Pipelines have been constructed before under permanent ice (Canadian Arctic Islands), but not under seabeds subject to winter ice gouging. Three Russian pipelines (two under western Siberia offshore - Pechorskoye More and Baydaratskaya Guba, and a third under the Sea of Okhotsk off northern Sakhalin Island) have been proposed for winter ice conditions, but none are near the engineering stage.
The Northstar discovery has reserves estimated at 100-200 million bbl and would require 40-50 wells to produce 50,000-75,000 b/d. A causeway out to the site would be prohibitively expensive and likely would not be permitted. A conventional pipeline would have to be buried deep under the seabed to escape ice gouging, present in the deeper water offshore Alaska.
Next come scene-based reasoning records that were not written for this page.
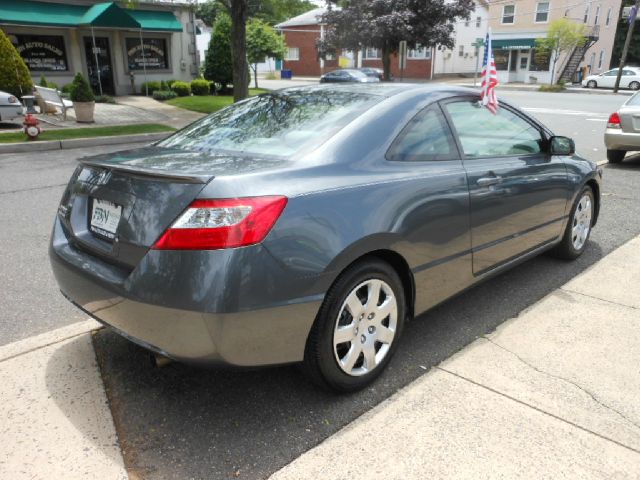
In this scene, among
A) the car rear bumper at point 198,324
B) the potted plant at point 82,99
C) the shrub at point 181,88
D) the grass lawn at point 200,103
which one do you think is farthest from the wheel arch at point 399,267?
the shrub at point 181,88

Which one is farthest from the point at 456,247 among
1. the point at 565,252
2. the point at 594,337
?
the point at 565,252

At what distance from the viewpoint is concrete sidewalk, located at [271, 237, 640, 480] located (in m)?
2.31

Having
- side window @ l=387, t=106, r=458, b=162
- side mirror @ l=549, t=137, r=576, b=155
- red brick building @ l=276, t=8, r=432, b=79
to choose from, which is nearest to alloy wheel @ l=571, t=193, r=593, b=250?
side mirror @ l=549, t=137, r=576, b=155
Well control research tips on bullheading, diverter erosion
An industry review of research in well control methods produced some findings by Dr. William Koederitz and Alok Jain, as reported by John R. Smith in the August 1995 joint industry edition of The Brief:
- Bullheading: Dr. William Koederitz (M/D Totco) - (1) The maximum surface pressure during a bullhead killing operation (pumping mud down a gas-filled annulus) occurs at the time of fracture initiation. (2) All the gas in the annulus can be displaced downward if the annular velocity of fluid is high enough; under sub-level velocity conditions, some gas will remain in the annulus and rise to the surface when pumping is halted. Research is continuing on the needed velocity for various size annuli.
- Diverter erosion: Alok Jain - (1) When diverter flow is impinged at a 30 angle, the most erosion resistant material tested against A-36 steel was Stellite 6K, which provided twice the lifespan of steel. (2) When flow impingement was at a direct right angle, a gas metal arc-applied nickel steel (UNS N 06625) was the most successful.